I was hoping to pulse your thoughts on a topic that Amy would not engage after I suggested it to her on a number of occasions. As I have observed and participated in the debate of the safety of homebirth, I have seen several fundamentals:
- The Industrial Medical Complex’s (Amy’s) point of view is that there will be an excess of intrapartum fatalities with homebirth. In fact, it is Amy’s mission in life to try and illustrate that the hospital (intrapartum+neonatal) mortality rate is lower than Johnson and Daviss established in their fine study of home birth.
- The rate of excess interventions is considered as residing in the category of inconvenience unless there is a fatality to be counted.
- Our side tends to argue that the (excess) interventions in hospitals degrade safety when safety is viewed beyond counting dead babies and dead moms.
So, the engineer in me says we need a common currency to roll up all of the (technical) issues related to the safety of the birth setting (or the birth model). It seems to me we need a Composite Safety Index (CSI). This is a thing I have not seen. I have not thought this through entirely, but I think this metric might have the following attributes:
- There is a single numerical value representing the safety of the setting.

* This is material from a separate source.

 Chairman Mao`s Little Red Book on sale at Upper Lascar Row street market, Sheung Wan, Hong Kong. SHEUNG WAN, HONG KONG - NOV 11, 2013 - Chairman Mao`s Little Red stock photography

- Every defect associated with an intervention is identified.
- The rate of interventions is reasonably established.
- There is a reasonable transfer function that relates the defects associated with hospital birth to an intrapartum fatality. In other words, a single maternal mortality per 1000 births might have a score of 2 while a neonatal fatality might have a score of 1 (lower is better). Now…an inadvertent hysterectomy due to a C/S may score equal to an intrapartum fatality (i.e. a lost opportunity dead baby). Similarly, excess miscarriages due to excess C/S count equally as an intrapartum fatality. A long term, but not fatal injury (e.g. skeletal damage associated with forceps), would carry a lower score (perhaps 0.5 or 0.1). Moderate issues (i.e. pneumonia acquired in the hospital that is adequately addressed) carry a low score (perhaps 0.01 to 0.1).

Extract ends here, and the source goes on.